La moglie lo fulminò con lo sguardo:
- Se anche comincia…
in ritardo…?
Così il padre lo prese e se lo posizionò sulle
spalle,
appena sopra lo zaino.
- Papà,
ma non corri come un ninja? – chiese il bambino,
un po’ sorpreso. Di solito, quando il padre se lo sistemava
così, poi iniziava
a saltare di ramo in ramo, percorrendo in pochissimo tempo notevoli
distanze.
- No,
Shikamaru, stavolta no. Quello che dobbiamo fare
non ha niente a che vedere con i ninja – e
continuò a camminare
tranquillamente, con passo costante.
Andando così con calma, senza il bisogno di fare attenzione
a dove metteva i piedi, Shikamaru ebbe il tempo di guardarsi attorno.
Per quel
che gli sembrava di ricordare, non era ancora stato in quel punto della
foresta. E dire che ne aveva vista parecchia, dato che suo padre la
percorreva
in lungo e in largo per conto dell’Hokage.
Gli aveva raccontato tante volte, la sera dopo cena, mentre
sua madre sparecchiava borbottando, che i Nara erano famosi a Konoha
come il
“clan che allevava i cervi”. Anche se
“allevare” non era la parola adatta. La
loro era più che altro un’affinità
maturata di generazione in generazione.
“E’ per questo che mi chiamo Shikaku. Ed
è per questo che tu
ti chiami Shikamaru” concludeva
ogni
volta, puntandogli il dito contro e toccandogli il naso- cosa che gli
dava un
po’ fastidio- “Per ricordartelo”.
A questo punto sua madre saltava fuori ogni volta con la
fatidica domanda: “E se fosse nata una femmina come
l’avresti chiamata? Shikame?”.
Il che poneva la parola “fine” a qualunque discorso
serio.
Alzò la testa, quasi cullato dal movimento dondolante della
camminata: i rami si stagliavano nel cielo azzurro chiaro, e veniva
quasi da
chiedersi come mai quegli stralci di nuvole bianche non vi rimanessero
impigliati.
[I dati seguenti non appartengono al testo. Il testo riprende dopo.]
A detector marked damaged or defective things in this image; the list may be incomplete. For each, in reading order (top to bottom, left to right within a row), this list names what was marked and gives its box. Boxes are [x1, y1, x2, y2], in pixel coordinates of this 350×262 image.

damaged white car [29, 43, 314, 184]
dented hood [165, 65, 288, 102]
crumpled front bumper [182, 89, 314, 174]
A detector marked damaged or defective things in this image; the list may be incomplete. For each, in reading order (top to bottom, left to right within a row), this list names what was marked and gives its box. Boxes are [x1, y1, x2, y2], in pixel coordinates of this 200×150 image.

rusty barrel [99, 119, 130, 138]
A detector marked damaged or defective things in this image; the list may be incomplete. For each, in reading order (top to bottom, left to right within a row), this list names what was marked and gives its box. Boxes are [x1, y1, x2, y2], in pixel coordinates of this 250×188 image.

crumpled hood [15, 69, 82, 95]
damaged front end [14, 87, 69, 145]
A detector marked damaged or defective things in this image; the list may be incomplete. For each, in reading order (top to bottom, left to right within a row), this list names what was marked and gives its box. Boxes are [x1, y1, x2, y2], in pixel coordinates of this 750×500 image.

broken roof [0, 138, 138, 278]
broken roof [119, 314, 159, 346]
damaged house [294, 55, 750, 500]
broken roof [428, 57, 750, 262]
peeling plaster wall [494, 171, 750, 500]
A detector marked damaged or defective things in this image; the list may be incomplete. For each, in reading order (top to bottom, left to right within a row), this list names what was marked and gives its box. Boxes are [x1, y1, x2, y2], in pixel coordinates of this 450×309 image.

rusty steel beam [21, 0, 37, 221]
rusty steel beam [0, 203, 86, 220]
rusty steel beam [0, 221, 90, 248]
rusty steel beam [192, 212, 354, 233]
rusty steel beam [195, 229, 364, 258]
Camminarono (o meglio, Shikaku
camminò) tutto il giorno,
senza pause, allontanandosi sempre di più da ciò
che il bambino conosceva.
Il sole iniziava a calare, e i raggi dorati si infiltravano
sempre più orizzontalmente fra gli alberi, abbagliando di
tanto in tanto padre
e figlio, che non parlavano da ore. Arrivati ai piedi di una collina
sommersa
dagli alberi, nella luce calda e dorata del tramonto, Shikaku
aprì finalmente
bocca:
- Eccoci
arrivati. Per un mese staremo qui.
Una volta entrati, dopo essersi guardato un po’ intorno
Shikamaru pose la fatidica domanda:
- Qui?
E come facciamo? – perché lì dentro
sembrava non
esserci assolutamente nulla.
- So
che non è come casa nostra, ma staremo benone. Di
notte fa piuttosto freddo, ma abbiamo il camino per il fuoco. Inoltre
non
mancano stoviglie e vettovaglie…
- Ma
tu sai cucinare? – fece il bambino, un po’ dubbioso.
- Non
preoccuparti, il tuo vecchio se la cavare! – lo
rassicurò il padre.
- Comunque
in casa ci staremo ben poco, vi torneremo solo
la sera per cenare e dormire. Durante la giornata staremo fuori.
- Devi
controllare le tracce dei cervi? – chiese
Shikamaru, ricordando quello che il padre faceva abitualmente.
- No,
dobbiamo cercarne
uno in particolare.
Il bambino alzò lo sguardo dalla propria polpetta di riso,
sorpreso:
- Anche
io?
- Anche
tu.
- I
suoi zoccoli sono leggermente più grandi rispetto a
quelli degli altri cervi, tuttavia lascia tracce meno in vista
– gli aveva
spiegato Shikaku.
- Ma
come fa? – se i suoi zoccoli erano più grandi,
allora doveva anche essere più pesante. Quindi
avrebbe dovuto lasciare tracce più evidenti, no? Shikamaru
queste cose le
sapeva, gliele aveva insegnate proprio suo padre.
- E
poi – insistette – Ha solo questo di particolare?
- No,
non solo. Ma una cosa difficile da trovare è sempre
e comunque speciale. Ricordatelo.
Un silenzio per rispettare il luogo in cui si trovavano.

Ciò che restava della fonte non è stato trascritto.